* **TASK DATA**

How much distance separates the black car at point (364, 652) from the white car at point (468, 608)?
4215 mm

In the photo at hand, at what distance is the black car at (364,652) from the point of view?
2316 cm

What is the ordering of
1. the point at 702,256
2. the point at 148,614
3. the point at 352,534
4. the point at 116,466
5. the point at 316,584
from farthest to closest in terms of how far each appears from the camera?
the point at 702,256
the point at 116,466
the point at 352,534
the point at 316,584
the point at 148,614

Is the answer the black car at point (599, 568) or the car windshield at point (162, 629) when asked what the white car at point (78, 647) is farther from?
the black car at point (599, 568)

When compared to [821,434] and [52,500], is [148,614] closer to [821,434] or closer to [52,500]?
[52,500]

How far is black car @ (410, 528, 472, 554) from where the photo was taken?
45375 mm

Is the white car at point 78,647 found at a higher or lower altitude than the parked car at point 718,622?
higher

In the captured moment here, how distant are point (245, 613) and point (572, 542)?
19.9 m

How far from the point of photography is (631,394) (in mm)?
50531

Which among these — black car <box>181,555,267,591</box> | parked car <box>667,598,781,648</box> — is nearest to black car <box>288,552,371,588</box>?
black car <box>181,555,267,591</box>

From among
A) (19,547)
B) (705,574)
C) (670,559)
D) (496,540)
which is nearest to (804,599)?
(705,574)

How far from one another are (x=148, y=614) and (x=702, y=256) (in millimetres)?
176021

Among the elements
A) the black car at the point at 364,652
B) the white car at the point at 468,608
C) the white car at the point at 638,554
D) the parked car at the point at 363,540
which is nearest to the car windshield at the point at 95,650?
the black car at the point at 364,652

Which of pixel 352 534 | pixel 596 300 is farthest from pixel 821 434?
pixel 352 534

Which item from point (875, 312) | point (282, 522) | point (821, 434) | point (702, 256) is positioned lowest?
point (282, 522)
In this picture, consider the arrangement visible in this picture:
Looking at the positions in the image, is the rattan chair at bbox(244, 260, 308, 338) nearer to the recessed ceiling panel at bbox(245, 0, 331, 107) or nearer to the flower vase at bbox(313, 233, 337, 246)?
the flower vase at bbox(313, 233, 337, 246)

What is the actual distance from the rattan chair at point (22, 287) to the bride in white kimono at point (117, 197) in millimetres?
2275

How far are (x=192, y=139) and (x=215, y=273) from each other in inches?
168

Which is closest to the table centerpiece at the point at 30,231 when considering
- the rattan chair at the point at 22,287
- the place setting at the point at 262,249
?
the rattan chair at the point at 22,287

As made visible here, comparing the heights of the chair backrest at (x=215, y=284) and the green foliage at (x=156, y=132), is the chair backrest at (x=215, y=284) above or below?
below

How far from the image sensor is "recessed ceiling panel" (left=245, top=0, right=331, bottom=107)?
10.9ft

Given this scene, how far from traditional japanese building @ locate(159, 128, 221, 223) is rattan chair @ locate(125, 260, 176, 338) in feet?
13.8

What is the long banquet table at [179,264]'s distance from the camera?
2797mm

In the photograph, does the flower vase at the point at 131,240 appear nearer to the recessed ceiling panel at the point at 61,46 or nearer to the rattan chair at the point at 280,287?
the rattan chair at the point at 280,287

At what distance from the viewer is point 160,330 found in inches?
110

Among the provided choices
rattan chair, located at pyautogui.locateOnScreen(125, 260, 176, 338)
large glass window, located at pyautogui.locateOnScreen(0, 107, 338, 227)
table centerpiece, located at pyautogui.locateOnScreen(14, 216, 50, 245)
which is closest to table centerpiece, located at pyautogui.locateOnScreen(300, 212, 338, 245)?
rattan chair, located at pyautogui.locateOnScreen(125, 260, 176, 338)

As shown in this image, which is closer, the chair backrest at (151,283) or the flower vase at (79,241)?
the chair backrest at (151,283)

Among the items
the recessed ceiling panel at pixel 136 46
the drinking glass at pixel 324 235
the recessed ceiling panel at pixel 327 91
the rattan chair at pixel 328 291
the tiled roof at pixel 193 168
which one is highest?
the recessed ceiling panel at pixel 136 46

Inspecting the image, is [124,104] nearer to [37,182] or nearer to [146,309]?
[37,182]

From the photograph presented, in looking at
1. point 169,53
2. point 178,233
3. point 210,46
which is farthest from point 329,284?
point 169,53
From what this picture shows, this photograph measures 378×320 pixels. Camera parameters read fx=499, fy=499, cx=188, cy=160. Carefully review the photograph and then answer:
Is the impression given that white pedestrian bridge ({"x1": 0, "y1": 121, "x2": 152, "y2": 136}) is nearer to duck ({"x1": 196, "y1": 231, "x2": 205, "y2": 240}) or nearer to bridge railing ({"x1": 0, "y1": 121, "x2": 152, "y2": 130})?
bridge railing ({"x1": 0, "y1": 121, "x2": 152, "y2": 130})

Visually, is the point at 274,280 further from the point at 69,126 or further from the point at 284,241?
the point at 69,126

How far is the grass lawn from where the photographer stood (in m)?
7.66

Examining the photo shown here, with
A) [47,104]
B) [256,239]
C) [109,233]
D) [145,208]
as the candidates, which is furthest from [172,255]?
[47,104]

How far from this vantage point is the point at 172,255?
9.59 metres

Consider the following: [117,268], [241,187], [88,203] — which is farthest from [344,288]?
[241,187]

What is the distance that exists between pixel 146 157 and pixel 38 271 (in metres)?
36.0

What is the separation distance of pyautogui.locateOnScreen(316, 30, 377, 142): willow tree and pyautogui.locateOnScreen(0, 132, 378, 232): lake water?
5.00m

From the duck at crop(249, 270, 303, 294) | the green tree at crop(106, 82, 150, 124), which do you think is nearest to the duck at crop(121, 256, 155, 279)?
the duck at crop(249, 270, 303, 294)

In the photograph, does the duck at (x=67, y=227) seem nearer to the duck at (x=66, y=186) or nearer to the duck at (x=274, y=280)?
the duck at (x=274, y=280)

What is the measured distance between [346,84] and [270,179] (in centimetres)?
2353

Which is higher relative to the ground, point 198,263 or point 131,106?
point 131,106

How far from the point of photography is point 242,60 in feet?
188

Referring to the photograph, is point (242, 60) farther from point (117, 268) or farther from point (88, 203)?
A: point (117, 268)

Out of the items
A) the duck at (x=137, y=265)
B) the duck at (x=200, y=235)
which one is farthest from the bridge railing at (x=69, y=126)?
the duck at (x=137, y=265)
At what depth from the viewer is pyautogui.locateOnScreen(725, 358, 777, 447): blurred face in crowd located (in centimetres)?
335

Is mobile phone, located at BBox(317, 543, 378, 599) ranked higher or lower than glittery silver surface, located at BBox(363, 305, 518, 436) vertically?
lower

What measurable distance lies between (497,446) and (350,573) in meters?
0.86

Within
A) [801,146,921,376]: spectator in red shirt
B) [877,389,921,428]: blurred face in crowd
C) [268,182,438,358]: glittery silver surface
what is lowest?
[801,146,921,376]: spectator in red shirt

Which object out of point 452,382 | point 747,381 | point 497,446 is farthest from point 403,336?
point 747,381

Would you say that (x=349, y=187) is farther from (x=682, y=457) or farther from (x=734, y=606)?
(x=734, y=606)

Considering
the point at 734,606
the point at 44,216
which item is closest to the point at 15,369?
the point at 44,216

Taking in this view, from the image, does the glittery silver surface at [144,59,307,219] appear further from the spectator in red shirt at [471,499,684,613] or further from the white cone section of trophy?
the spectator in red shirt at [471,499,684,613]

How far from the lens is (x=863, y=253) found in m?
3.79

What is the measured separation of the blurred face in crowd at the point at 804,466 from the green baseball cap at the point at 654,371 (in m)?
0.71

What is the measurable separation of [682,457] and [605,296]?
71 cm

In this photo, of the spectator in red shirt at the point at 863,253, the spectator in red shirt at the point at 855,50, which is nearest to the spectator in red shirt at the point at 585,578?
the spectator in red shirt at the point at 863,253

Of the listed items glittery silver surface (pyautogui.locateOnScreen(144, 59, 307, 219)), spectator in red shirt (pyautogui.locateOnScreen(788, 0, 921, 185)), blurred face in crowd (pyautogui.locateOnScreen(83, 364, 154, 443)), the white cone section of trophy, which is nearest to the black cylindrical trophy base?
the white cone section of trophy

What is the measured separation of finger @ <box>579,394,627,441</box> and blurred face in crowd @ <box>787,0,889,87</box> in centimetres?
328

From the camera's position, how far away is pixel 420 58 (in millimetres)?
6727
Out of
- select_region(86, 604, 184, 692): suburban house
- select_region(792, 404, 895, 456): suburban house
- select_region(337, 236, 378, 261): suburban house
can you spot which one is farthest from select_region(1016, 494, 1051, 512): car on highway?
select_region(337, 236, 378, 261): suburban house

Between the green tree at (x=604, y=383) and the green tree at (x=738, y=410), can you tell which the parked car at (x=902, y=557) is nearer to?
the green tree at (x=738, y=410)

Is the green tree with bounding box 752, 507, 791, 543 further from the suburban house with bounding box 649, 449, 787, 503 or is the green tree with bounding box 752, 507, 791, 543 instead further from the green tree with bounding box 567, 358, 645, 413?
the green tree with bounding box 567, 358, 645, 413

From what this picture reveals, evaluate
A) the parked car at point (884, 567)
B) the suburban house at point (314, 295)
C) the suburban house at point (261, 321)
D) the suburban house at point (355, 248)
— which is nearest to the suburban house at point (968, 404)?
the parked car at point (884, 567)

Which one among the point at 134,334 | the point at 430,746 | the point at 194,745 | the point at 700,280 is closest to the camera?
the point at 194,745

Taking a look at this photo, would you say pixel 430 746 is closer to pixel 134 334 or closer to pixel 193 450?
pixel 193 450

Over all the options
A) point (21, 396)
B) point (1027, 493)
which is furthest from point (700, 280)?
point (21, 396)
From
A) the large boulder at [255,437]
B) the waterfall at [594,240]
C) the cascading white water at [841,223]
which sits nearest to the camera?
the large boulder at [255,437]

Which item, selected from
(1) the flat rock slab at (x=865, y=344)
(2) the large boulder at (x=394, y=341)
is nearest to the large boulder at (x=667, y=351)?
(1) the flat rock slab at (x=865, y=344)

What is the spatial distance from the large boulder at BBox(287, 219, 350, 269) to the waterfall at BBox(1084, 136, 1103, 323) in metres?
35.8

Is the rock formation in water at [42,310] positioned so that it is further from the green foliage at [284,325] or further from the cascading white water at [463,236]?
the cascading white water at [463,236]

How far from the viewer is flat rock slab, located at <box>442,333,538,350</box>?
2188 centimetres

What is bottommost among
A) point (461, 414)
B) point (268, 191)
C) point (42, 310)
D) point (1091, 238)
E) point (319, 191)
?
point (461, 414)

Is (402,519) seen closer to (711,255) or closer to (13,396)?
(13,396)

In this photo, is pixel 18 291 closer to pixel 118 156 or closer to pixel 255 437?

* **WHAT YOU NEED TO DO**
Transcribe, word for word, every line from the one containing "Is the rock" through the final line of the entries, and nothing else.

* **ANSWER FOR THIS EXERCISE**
Is the rock formation in water at [42,310] positioned so that it is further from the green foliage at [284,325] or further from the cascading white water at [463,236]?
the cascading white water at [463,236]

How far from the viewer is flat rock slab, located at <box>442,333,538,350</box>?
2188 centimetres

What is bottommost among
A) point (461, 414)
B) point (268, 191)
C) point (42, 310)
D) point (1091, 238)
E) point (319, 191)
?
point (461, 414)

Is (402,519) seen closer to (711,255) or closer to (13,396)?
(13,396)

In this photo, is pixel 18 291 closer to pixel 118 156 or closer to pixel 255 437?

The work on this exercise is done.